Standards are slow to emerge, as a consensus is needed between various parts of the communications and energy ecosystem. The number of bits transmitted per Joule of energy expended is now one of the top metrics used to analyse the efficiency of a network.

Currently, a cellular site will deliver an energy efficiency of around 20kbit/Joule, and some research papers in the field forecast that 5G could boost this more than two orders of magnitude to 10Mbit/Joule.

The future looks even more exciting as technologies are already starting to appear that introduce novel ways to harness 5G.

In “radio frequency harvesting,” the energy transmitted over radio waves can be captured and used on the client device or parts of the underlying infrastructure.

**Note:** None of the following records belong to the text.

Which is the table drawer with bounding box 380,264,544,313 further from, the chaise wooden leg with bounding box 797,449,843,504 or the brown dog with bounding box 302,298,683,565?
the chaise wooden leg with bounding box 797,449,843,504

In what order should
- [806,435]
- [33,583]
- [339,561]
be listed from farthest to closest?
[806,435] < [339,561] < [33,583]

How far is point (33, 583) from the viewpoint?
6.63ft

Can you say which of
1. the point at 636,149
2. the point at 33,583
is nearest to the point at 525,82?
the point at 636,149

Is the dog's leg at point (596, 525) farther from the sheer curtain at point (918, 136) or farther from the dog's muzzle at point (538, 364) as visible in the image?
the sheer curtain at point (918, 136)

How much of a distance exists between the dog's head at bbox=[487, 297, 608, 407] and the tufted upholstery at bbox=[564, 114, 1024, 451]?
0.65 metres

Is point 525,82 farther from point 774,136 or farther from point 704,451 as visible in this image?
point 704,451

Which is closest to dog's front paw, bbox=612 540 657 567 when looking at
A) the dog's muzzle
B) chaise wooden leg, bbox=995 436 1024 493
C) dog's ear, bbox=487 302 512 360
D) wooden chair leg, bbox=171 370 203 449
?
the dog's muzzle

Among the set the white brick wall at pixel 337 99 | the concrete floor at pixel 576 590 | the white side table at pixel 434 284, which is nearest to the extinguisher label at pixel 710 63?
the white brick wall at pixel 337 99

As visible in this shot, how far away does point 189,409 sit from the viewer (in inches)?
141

Since radio frequency signals carry both information and energy, it is theoretically possible to harvest some energy and receive some information from the same input.

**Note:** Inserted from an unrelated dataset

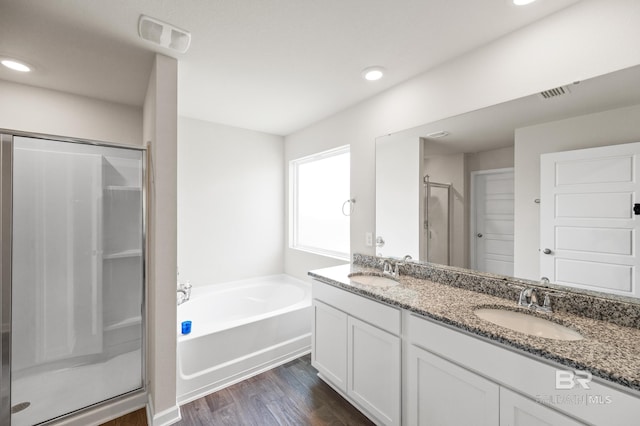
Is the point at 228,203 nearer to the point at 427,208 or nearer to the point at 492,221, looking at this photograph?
the point at 427,208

This system is known as SWIPT - simultaneous wireless information and power transfer. The hardware required for this is still in development and there’s a rate-energy tradeoff between the amount of data and energy derived from a signal.

So SWIPT will never charge your smartphone wirelessly, but it is a novel approach which could offset the power consumption required for data transmission on the client device.

The rollout of 5G is likely to be closely linked to the rise of the modular and containerized “Edge” data center market, which in turn is driven by the need to make communication as efficient as it can be in energy and latency terms, by placing time-sensitive functionality at the network edge.

It’s clear that energy efficiency will be key to all future developments in the digital infrastructure industry.

In the next decade, we will see how 5G’s energy efficiency - and its impact on the world - plays out. Right now, the technology is in its infancy and there is not enough data to know what the impact its energy consumption will have in real life.

As every moving part of the industry becomes more knowledgeable and less risk averse, 5G could bring in an era of near instantaneous communication with a plethora of new industries and markets, making every effort to minimize their impact on the world, through collaboration and smart infrastructure deployment and management.

The roll out of this Edge-based technology will bring huge changes to data centers and other infastructure.

But for that to happen, companies have to ensure that efficiency is paramount, as they rush to compete for the sector.